Many legal experts think Williams will lose her antitrust cases. Courts have been reluctant to find that multiple listing services violate the law as long as they are reasonably asccessible to real estate professionals. And requiring access to the lists by any home seller or buyer would be stretching the law considerably, says Norman Miller, an assistant professor of real estate at the University of Georgia.

But a California judge has refused so far to stop Williams from selling multiple listing information. And if a court decides that it is legal, the effect on real estate brokers could be devastating, industry professionals agree. Buyers would be able to find sellers without the help of brokers, and sellers could, in effect, use the listing services to advertise their homes without hiring brokers.

That prospect worries real estate groups, which have filed counterclaims against Williams charging that she violated her membership agreement with the local realty board to keep multiple listing information confidential and violated the board's copyright of listing-service books.

Williams' continued sale of multiple listing information would "completely alter the status quo" and would work the "further evil" of cutting out the brokers," the California Realtors' association asserts in court papers.

Williams' lawyer, David Barry, contends that 75 percent of home sellers would sell their own homes if they had access to the listings. The other 25 percent would seek discount services, he says, cutting residential real estate commissions as much as 90 percent.

Willialms' trouble began in July 1978, when she started charging a flat fee of $1,995 for selling a home. That's about 5,000 less than the 6 percent commission on the average home sale price of about $120,000 in the San Fernando Valley.

At first the 41-year-old agent was deluged with listings. "We couldn't write them fast enough," she said.
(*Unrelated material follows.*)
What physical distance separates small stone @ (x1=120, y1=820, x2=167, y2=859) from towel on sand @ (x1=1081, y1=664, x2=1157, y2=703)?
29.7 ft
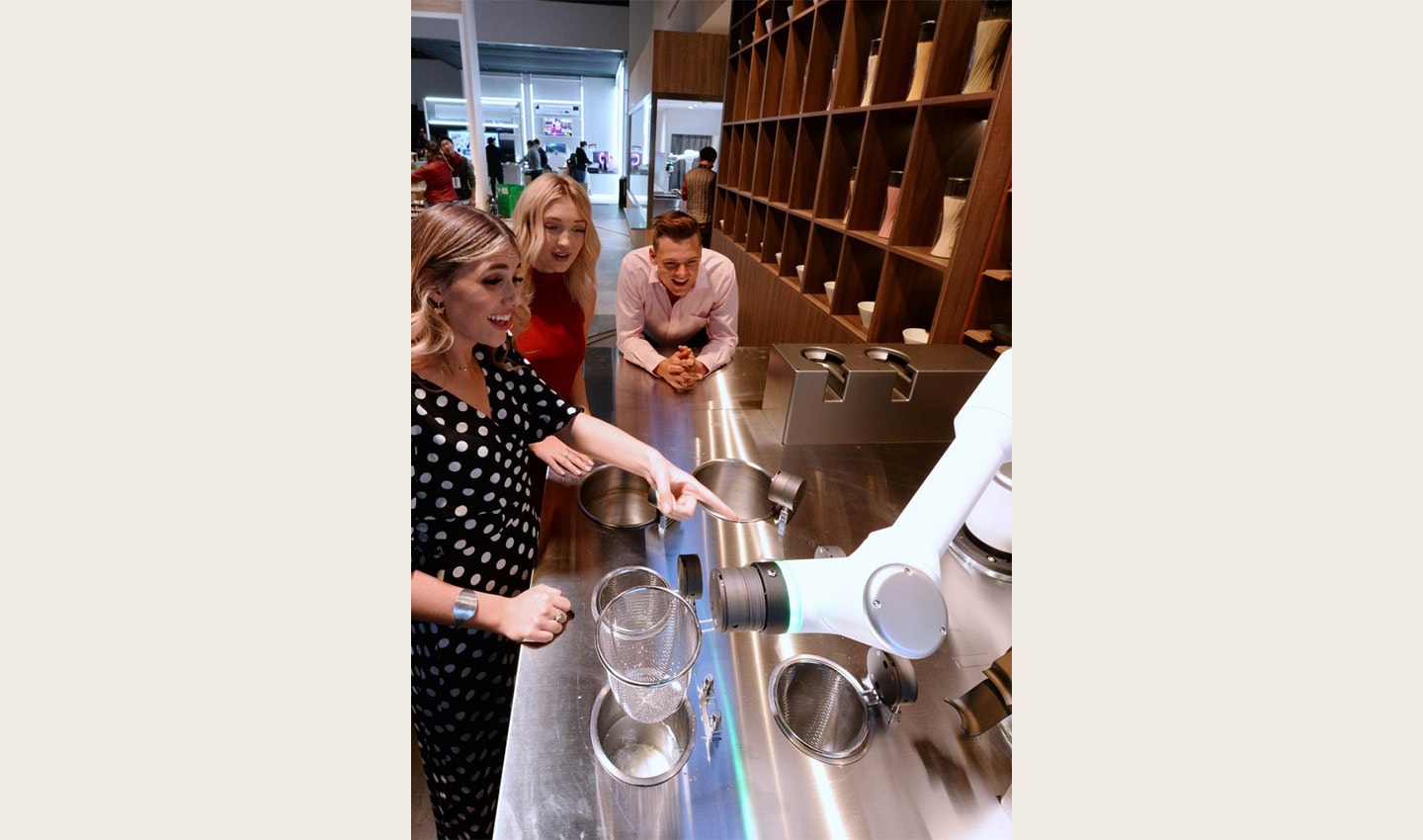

But her clients soon became aware that other brokers weren't showing their homes. Indeed, brokers concede that they steer customers away from homes sold at discount fees, saying they can't afford to operate on discounted commissions. California's real estate commissoner, David H. Fox, asserts, however, that such steering is unethical and possibly illegal, because brokers are required to put clients' interests ahead of their own.

Williams says customers have deserted her in droves for regular brokers, who have been able to sell their homes quickly. She was forced to cut her sales staff from 17 to four, and her state court complaint says Supermarket of Homes" is about to go out of business."

But so angered are they by what has happened that Williams and her husband-partner Lawrence say they are determined to stay in business whatever the courts decide.

"We are going to jam it down the brokers' throat so hard they won't be able to move," Lawrence Williams says.

And Williams herself isn't prepared to return to charging standard commissions. "We couldn't go back becasue of what they've done to us," she says.

Sales of multiple listing pages, meanwhile, remain popular with home buyers and seller. Williams says she has sold thousands of copies at 10 cents a page. Peter Mailler, an electrician, got a listing of 140 homes in his $75,000 to $95,000 price range, narrowed the choice to four after driving by all of them, and eventually bought one through Williams.

Another Williams customer, William Mandel, is the kind of home buyer brokers fear might become typical if multiple listings are open to the public. The young restauranteur is buying pages of the listing because he plans to approach home sellers directly, to pursuade one to drop his broker and make his own discount deal.